@sinabhfuil I think we could do better if our politicians tried to lead, rather than seeing which way the wind is blowing and working out how to upset the smallest number of people. Unfortunately 100 years of our system is going to be hard to unwind and I don’t have a good answer for how to do that.
It’s frustrating - we are in an existential crisis and delayed action is no good. The climate won’t wait for us to reach consensus, it will just kill us while we hold consultations.
@sinabhfuil
In Paris they achieved about 7 minutes faster times to action due to more and better bike lanes.
I think in Berlin the cyclists would have blocked the bike lane, to stand for their right to be there... 😂
That seems a rather silly and insincere concern.
In the US (where I'm from) it's the law that your must pull over for emergency vehicles. In SE Asia (where I live now) the culture is slowly changing to pull over.
Like the video you showed, most cyclists I've seen readily pull over.
@sinabhfuil @skolima @karlstanley Aside: Railways then were symbolic of Imperialist Capitalism - the arteries of capital, and not as an enabling social good. So tearing through a neighbourhood was only for the good of the few. I wonder if that coloured the view of the early Irish State in how it saw railways.
Also: I grew up in a small flat in one of the biggest terraced old houses in Monkstown/Seapoint overlooking the railway and coast.
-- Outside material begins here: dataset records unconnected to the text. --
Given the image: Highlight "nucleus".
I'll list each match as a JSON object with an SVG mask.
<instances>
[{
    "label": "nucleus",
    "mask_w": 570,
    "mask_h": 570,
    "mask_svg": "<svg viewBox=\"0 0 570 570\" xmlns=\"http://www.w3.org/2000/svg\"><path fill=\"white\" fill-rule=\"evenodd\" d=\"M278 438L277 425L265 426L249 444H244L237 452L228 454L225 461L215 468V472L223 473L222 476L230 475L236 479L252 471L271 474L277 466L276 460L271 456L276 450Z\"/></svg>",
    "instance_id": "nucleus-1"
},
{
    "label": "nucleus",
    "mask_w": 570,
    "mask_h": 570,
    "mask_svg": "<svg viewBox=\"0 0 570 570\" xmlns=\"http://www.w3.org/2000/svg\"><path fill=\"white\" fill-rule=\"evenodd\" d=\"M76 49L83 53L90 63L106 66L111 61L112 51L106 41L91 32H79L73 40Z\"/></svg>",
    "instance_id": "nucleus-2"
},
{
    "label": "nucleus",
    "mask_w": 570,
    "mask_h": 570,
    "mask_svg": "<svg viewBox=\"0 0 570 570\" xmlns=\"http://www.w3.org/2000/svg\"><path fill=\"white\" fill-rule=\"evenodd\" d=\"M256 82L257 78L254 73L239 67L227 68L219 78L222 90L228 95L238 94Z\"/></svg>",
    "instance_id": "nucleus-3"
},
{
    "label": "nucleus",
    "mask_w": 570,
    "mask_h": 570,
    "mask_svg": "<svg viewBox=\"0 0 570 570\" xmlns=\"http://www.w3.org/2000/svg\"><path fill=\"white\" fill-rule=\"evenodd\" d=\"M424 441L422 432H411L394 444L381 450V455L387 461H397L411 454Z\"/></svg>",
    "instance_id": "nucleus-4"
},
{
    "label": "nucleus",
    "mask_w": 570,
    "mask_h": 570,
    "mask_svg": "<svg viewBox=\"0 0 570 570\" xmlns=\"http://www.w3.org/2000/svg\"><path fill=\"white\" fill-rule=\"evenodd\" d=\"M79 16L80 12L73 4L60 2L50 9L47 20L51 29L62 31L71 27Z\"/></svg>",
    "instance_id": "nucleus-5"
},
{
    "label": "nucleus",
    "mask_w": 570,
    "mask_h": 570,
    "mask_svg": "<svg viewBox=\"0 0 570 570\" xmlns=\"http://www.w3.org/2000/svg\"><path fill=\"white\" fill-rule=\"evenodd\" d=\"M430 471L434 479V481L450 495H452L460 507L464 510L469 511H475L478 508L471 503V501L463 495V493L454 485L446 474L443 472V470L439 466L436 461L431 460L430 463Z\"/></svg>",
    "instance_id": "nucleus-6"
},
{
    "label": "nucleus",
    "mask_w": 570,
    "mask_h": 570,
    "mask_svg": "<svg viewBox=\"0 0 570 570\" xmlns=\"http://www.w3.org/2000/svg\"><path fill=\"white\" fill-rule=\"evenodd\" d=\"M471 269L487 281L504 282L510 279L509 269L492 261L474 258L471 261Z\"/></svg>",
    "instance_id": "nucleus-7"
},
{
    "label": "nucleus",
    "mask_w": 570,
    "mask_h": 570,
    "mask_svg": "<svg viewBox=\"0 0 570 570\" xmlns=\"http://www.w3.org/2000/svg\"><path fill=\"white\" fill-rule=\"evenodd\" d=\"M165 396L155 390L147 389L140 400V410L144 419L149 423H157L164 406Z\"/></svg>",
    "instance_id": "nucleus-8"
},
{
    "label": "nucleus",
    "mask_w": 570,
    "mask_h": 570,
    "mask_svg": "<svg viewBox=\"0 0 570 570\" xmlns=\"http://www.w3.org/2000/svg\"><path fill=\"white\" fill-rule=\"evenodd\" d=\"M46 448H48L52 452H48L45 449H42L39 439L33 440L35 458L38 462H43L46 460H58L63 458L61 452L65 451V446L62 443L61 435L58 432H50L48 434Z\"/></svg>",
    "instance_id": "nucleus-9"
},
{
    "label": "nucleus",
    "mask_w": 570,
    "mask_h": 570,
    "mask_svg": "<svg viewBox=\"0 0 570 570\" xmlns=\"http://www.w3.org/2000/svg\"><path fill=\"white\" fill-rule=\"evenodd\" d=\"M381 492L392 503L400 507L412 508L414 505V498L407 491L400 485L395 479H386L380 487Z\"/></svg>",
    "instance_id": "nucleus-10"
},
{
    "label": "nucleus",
Well said, I live in a NA capital and our city is a urban sprawl. Unfortunately this means we've far extended suburbs whose citizens (based on voting patterns) seem to favour driving and usually end up tanking public transportation issues for those that actually live in the city core
@karlstanley @sinabhfuil The problem is not with democracy, it is with this version of democracy.
If you look at citizen assemblies output for example, it's a very different democratic process, with a very different outcome.
With the end of abundant/free energy, democratic processes will be under huge pressure with increasingly difficult choices on the horizon, and will have to adapt.
@karlstanley So Switzerland has one of the best public transport systems in the world (it's rail system is probably the best, outside maybe Japan). It's also been built on a terrain that anyone would consider challenging.
On top of that, their rather unique political system offloads a lot of decision making into direct referendums (both on county, cantonal and federation level).
And yet... they still somehow managed.
@sinabhfuil @feijoa Part of it is probably with China’s particular brand of capitalism you always try to meet growth targets by just having extreme amounts of economic activity by doing infrastructure projects, often regardless of if that infrastructure is truly needed.
Anyway, between US infrastructure neglect and China’s overbuilding the middle ground of building railway that is actually needed exists (and is probably better demonstrated by some other countries).
@torb @sinabhfuil @feijoa We actually have a word for the phenomenon: 基建狂魔 (lit. "infrastructure monster"). Also, local officials attract these projects to show off (though I suppose that's similar to the rest of the world).
Of course, how the labour for building these infrastructure is treated remains to be discussed...
Japan is probably the middle ground here (at least in terms of railways).